Depuis le 18 mars 2022 et la revendication par la Russie de la destruction d’un dépôt de munitions en Ukraine, le monde est officiellement rentré dans l’ère des armes hypersoniques. Annoncées dans le domaine de l’armement comme LA rupture technologique du moment, elles représentent un défi pour tous les systèmes de défense du monde mais devraient aussi devenir, dans les mois qui viennent, un must-have de tout bon blockbuster, au cinéma ou dans le jeu vidéo…
La vitesse hypersonique, c’est quoi ?
Il a fallu environ un demi-siècle à l’aéronautique pour atteindre la vitesse supersonique (soit le passage du Mur du son, à 1 235 Km/h, ou plus communément, Mach 1). Puis, au cours de la Guerre Froide, les deux blocs ont dépensé énormément de temps et d’argent pour rendre avions et missiles de plus en plus rapides.
C’est là, dès les années 50, que des percées sont réalisées sur les statoréacteurs (ramjet): ce type de moteur à réaction permet théoriquement d’atteindre Mach 5 (frontière théorique de la vitesse hypersonique) mais il est incapable de fonctionner à vitesse nulle et ne peut donc être qu’utilisé en complément des turboréacteurs.
Le célèbre Chuck Yeager est le premier homme à franchir le mur du son en 1947, à bord du Bell X-1.
En outre, si c’est le ramjet qui constitue bien la base des recherches sur l’hypervélocité, ce n’est en réalité que très récemment que l’on a pu franchir la vitesse hypersonique, car elle demande une puissance de calcul et des matériaux extrêmement performants qui ne sont apparus que dans les années 2010.
Elle implique aussi de posséder une motorisation spécifique : le superstatoréacteur (scramjet), qui est un statoréacteur à combustion supersonique, permettant d’envisager Mach 15. Problème, il ne fonctionne qu’à partir de Mach 5, ce qui nécessite donc de l’associer, lui aussi, à un statoréacteur…
Des missiles toujours plus rapides
Si pour un corps humain, s’envoler à ces vitesses est inenvisageable, des missiles hypervéloces sont, eux, susceptibles de bouleverser les équilibres établis depuis bientôt 80 ans.
La course à l’armement hypersonique s’est donc focalisée autour du design d’un missile de croisière à la fois doté d’une grande vélocité (au moins 6 000 Km/h), et d’une grande manœuvrabilité.
Ces missiles sont potentiellement capables de renverser des rapports de force défavorables, et ce n’est donc pas un hasard si les pays en pointe sur le domaine sont les rivaux des USA : Les Russes se sont proclamés leaders dans ce domaine depuis quelques années déjà (avec le Zircon, ou le Kinjal), et seront probablement bientôt rattrapés par les Chinois.
En outre, les premiers missiles hypersoniques ont été mis au point dans un domaine bien précis : celui des missiles antinavires, parfois appelés “tueurs de porte-avions”.
Les planeurs hypersoniques : l’avenir de la dissuasion ?
Les recherches sur les armes hypervéloces ont fait émerger un second concept : celui de planeur hypersonique.
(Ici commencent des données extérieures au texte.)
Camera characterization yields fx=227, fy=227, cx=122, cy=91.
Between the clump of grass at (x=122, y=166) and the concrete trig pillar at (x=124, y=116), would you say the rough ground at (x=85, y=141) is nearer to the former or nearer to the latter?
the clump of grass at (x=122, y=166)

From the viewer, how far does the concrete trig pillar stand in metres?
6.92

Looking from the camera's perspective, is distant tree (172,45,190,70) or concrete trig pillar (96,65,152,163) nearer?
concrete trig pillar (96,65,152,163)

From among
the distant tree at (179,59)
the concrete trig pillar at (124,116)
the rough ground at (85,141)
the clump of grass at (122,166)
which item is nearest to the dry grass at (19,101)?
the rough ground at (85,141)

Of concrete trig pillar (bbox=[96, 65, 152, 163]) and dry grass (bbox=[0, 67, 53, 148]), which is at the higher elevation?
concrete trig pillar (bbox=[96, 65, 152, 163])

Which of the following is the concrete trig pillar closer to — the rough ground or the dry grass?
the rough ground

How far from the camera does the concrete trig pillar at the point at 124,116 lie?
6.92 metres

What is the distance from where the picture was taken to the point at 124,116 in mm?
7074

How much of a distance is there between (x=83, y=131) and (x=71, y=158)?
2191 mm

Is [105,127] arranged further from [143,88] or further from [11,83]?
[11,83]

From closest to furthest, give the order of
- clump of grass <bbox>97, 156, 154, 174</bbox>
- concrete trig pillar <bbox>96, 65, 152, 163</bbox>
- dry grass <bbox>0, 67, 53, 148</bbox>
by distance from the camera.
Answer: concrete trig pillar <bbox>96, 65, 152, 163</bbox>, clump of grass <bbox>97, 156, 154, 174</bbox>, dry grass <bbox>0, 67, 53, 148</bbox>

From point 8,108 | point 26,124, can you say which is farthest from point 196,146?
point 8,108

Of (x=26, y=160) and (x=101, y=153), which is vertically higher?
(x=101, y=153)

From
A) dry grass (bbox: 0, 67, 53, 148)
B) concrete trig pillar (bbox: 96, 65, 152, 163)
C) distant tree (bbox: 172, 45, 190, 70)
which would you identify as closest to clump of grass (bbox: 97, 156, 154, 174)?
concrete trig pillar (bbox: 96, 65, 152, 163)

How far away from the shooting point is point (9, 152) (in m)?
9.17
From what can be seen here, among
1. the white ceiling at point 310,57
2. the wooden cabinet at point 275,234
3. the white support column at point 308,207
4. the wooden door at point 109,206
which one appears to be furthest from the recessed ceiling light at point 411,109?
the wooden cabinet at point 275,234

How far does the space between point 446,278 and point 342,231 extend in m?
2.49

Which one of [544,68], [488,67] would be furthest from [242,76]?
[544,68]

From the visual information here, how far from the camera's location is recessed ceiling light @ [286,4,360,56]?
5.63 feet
Ici, il n’est plus question de frappes tactiques, mais bien de vecteurs stratégiques destinés, en priorité, à emporter des armes nucléaires.
Un planeur hypersonique est, comme un missile balistique ou un lanceur spatial, propulsé de manière conventionnelle dans la haute atmosphère. Mais c’est ce qui se passe après qui est novateur : l’engin, qui file à Mach 20 en trajectoire elliptique, a été conçu pour être extrêmement manœuvrable en plus d’être rapide : sa trajectoire est donc imprévisible, et il est donc en mesure de déjouer tous les systèmes anti-missiles actuels.
Plus encore que les missiles hypersoniques, les planeurs restent l’apanage des plus grandes puissances spatiales : il faut par exemple maitriser la rentrée atmosphérique grâce à un bouclier thermique résistant à 2 000 degrés. Et ici encore, la Russie se veut en pointe avec son Avangard, suivie de près par la Chine.
D’ici quelques années, les USA et un certain nombre de pays européens (dont la France) devraient, eux aussi, disposer de leurs propres armes supersoniques. Ces dernières seront, selon toute vraisemblance, prioritairement montées sur les sous-marins et les navires, tels les destroyers de classe Zumwalt vers 2025.
La rupture des armes hypersonique remet-elle jeu la stabilité stratégique ? Difficile à dire aujourd’hui. Mais ces armements font à coup sûr un fantastique sujet pour tout scénario mature et ancré dans la réalité, tant leur avènement est considéré comme un nouveau “moment Sputnik”.